-- STATED EXERCISE --
Reproduce verbatim the items below from the line containing "What is the distance dividing" through the final line of the items, including both ends.
>> start
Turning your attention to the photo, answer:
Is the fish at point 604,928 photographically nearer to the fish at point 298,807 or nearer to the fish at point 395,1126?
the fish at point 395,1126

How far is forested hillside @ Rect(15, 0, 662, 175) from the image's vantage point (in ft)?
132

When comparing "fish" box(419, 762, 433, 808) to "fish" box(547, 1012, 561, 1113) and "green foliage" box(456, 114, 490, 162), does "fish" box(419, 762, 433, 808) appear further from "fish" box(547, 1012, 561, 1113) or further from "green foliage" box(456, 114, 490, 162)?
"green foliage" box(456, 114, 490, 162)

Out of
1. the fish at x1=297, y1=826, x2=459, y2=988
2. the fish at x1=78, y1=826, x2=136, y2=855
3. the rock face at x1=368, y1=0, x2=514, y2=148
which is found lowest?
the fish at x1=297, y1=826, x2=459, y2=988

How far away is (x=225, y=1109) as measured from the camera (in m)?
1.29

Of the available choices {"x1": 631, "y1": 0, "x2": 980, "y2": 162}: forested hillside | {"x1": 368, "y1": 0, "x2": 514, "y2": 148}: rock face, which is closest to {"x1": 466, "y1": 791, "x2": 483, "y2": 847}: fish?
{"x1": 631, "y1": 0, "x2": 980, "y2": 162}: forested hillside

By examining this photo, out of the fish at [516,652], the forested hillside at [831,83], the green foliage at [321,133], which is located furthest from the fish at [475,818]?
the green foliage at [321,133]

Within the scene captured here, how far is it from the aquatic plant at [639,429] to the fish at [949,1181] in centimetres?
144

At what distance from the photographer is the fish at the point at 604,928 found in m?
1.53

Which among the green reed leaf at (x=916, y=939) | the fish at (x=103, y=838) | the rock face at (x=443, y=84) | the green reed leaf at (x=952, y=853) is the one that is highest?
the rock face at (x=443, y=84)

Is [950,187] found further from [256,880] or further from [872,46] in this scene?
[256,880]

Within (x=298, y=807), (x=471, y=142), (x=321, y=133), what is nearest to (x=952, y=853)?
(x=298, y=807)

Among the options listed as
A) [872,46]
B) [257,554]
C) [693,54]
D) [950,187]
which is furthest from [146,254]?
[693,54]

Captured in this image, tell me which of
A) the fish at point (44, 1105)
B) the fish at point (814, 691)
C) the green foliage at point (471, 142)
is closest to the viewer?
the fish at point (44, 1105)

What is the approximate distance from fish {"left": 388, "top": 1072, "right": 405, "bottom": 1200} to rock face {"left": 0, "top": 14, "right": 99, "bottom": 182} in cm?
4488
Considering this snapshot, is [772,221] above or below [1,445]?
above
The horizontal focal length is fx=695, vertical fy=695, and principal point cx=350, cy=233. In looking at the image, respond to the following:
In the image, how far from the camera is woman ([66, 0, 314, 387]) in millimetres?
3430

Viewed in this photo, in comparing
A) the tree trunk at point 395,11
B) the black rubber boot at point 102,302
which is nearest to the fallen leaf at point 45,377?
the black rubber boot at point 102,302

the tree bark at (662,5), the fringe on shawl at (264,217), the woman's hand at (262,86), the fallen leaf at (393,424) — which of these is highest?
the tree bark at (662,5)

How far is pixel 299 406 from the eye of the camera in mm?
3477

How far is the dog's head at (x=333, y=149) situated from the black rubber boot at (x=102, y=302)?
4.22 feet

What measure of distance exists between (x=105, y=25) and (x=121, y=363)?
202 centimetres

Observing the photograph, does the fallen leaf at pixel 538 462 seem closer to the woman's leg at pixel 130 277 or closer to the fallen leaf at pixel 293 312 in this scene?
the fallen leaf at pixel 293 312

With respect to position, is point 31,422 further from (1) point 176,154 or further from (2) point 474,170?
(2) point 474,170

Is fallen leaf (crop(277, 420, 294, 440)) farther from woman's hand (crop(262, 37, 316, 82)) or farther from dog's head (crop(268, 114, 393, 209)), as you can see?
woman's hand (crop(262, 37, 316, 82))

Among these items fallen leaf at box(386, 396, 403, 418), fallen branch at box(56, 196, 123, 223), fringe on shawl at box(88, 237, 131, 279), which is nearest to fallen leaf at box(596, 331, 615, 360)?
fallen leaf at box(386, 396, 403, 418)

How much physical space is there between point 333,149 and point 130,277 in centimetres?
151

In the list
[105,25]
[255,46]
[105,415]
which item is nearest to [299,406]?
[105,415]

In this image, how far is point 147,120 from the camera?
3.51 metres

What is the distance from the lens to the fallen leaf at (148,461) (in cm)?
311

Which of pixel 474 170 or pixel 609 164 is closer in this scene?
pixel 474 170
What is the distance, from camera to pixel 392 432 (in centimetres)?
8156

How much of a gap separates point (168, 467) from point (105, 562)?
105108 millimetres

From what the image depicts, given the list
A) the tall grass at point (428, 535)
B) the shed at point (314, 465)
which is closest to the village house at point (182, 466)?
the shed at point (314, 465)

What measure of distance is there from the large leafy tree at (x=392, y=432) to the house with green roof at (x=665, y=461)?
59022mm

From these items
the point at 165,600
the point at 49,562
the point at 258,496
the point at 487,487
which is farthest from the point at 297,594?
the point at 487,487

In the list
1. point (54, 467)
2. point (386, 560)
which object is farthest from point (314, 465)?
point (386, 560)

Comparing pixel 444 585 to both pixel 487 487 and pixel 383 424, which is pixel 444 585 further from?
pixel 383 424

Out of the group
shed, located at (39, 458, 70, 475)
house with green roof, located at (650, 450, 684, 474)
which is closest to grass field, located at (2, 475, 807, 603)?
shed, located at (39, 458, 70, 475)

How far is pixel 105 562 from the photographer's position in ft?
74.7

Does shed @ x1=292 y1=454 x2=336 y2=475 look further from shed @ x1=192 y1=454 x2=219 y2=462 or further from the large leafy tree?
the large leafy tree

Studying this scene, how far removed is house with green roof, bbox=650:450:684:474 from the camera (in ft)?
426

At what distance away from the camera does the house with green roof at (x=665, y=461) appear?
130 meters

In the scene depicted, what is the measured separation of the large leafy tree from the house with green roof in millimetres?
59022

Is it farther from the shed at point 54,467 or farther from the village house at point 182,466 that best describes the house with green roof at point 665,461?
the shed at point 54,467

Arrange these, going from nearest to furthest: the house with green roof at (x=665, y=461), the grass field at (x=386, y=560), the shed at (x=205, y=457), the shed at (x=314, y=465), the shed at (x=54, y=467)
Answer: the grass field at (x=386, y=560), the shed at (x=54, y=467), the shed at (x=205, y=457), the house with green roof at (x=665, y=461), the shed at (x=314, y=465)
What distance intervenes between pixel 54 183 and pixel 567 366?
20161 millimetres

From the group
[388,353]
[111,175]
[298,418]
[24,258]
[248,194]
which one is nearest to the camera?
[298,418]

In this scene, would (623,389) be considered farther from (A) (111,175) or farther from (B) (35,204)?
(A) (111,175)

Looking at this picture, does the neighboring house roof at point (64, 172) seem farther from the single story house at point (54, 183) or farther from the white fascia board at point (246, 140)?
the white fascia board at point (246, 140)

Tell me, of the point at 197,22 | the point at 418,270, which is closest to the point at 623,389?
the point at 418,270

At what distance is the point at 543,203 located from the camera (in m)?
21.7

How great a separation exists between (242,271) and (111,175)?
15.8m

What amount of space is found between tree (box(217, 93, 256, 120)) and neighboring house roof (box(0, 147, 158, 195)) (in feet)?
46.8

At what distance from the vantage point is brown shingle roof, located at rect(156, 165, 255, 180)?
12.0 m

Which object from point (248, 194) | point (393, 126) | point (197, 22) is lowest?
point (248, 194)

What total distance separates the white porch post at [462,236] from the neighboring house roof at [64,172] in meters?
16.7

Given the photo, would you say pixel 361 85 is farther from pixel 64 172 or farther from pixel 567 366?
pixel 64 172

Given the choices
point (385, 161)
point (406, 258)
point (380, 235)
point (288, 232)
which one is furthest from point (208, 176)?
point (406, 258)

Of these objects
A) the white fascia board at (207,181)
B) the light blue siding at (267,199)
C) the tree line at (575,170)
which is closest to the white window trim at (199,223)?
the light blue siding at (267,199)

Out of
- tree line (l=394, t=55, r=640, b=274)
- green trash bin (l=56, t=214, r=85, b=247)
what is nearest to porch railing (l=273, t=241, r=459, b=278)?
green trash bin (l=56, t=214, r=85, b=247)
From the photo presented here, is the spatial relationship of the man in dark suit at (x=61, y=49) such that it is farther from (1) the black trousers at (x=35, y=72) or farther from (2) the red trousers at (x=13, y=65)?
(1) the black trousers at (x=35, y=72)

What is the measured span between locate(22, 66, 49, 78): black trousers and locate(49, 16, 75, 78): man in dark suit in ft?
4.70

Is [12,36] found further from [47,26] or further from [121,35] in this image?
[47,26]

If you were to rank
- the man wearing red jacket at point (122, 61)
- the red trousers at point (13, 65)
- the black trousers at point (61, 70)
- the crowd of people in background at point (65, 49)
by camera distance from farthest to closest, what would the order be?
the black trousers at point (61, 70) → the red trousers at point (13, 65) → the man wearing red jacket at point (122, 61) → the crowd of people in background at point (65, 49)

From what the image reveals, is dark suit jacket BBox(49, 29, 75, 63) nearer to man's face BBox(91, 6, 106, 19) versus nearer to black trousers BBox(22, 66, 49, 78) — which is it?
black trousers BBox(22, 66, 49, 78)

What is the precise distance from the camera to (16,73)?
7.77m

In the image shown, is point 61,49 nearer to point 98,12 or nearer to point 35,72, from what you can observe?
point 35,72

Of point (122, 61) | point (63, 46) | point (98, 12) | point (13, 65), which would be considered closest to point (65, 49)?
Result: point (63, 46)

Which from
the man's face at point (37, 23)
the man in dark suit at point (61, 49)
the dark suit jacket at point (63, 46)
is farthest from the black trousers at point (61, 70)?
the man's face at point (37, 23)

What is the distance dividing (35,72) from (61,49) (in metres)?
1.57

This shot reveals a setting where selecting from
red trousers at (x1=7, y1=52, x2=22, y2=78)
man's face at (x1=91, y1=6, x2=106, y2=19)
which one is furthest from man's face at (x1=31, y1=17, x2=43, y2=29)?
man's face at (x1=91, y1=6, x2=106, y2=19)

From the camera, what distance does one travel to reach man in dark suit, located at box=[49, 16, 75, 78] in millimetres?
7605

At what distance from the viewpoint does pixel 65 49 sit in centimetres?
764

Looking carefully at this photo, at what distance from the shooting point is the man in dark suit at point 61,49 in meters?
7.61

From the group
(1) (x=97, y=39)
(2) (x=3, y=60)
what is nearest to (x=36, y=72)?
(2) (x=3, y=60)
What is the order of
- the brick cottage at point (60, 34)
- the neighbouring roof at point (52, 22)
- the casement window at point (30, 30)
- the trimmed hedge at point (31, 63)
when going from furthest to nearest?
>> end
-- EXERCISE RESULT --
What is the distance dividing (35,72) from (61,49) (in metres)?
1.57

This shot reveals a setting where selecting from
red trousers at (x1=7, y1=52, x2=22, y2=78)
man's face at (x1=91, y1=6, x2=106, y2=19)
which one is furthest from man's face at (x1=31, y1=17, x2=43, y2=29)?
man's face at (x1=91, y1=6, x2=106, y2=19)

From the camera, what distance does one travel to reach man in dark suit, located at box=[49, 16, 75, 78] in millimetres?
7605

At what distance from the viewpoint does pixel 65 49 sit in centimetres?
764

Looking carefully at this photo, at what distance from the shooting point is the man in dark suit at point 61,49 in meters?
7.61

From the group
(1) (x=97, y=39)
(2) (x=3, y=60)
what is nearest to (x=36, y=72)?
(2) (x=3, y=60)
What is the order of
- the brick cottage at point (60, 34)
- the neighbouring roof at point (52, 22)
- the casement window at point (30, 30)
- the trimmed hedge at point (31, 63)
when going from furthest to nearest?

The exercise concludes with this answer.